Has anyone else noticed the increase in the WorldMark Bonus Time rate to 5.8 cents per credit?  It was posted on the WorldMark web site a couple of days ago along with an increase in the housekeeping fees.  This is in addition to the 4.5% maintenance dues increase notice that was mailed out previously.  Our costs keep going up.


----------



## rhonda (Dec 20, 2014)

Thanks for posting, Fred.  Was this the year of our double-whammy MF increase (June and January) for calendar re-alignment or was that last year?


----------



## LLW (Dec 20, 2014)

Looking over the new housekeeping schedule, I noticed something called a "studio presidential" (for $69). I never noticed such a unit type before, and wonder where that might be. How can something be both "Presidential" and "Studio?" Maybe they also have a "Less Desirable Presidential" somewhere? :rofl:


----------



## rhonda (Dec 21, 2014)

LLW said:


> Looking over the new housekeeping schedule, I noticed something called a "studio presidential" (for $69). I never noticed such a unit type before, and wonder where that might be. How can something be both "Presidential" and "Studio?" Maybe they also have a "Less Desirable Presidential" somewhere? :rofl:


Ohh-laa-laa!  Good catch!

Mebbe there some new whammy-jammy studio rooms coming our way!  I'm thinking king bed (not murphy), situated in unit with stellar views, wrap-around patios, private hot tub, granite counter tops and other pricey trappings and finishes.  Who knows ... ?


----------



## cotraveller (Dec 21, 2014)

From the WorldMark web site resort gallery, Texas, WorldMark Hunt – Stablewood Springs Resort:

*Studio Presidential*: Queen Murphy bed in living area. Maximum occupancy is 2.   16,000 credits for a week in Red season.

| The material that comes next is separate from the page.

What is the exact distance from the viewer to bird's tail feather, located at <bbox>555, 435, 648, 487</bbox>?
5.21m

All of the units at this resort are presidential units, studios through three bedroom units.  If you book now for a stay no later than January 8 it is available at the Inventory Special rate of 5.6 cents per credit.  Get it before the first of the year rate hike.


----------



## rhonda (Dec 21, 2014)

Ah, Sablewood Springs Resort.  Hmm, I don't think I'll be rushing too quickly to book that one for now ... but that is an entirely different conversation/thread, hmm?


----------



## LLW (Dec 23, 2014)

cotraveller said:


> From the WorldMark web site resort gallery, Texas, WorldMark Hunt – Stablewood Springs Resort:
> 
> *Studio Presidential*: Queen Murphy bed in living area. Maximum occupancy is 2.   16,000 credits for a week in Red season.
> 
> All of the units at this resort are presidential units, studios through three bedroom units.  If you book now for a stay no later than January 8 it is available at the Inventory Special rate of 5.6 cents per credit.  Get it before the first of the year rate hike.



At least it's not a sofa bed. But a Queen bed doesn't sound too Presidential. Why not a King? A president should have what's fit for a King.


----------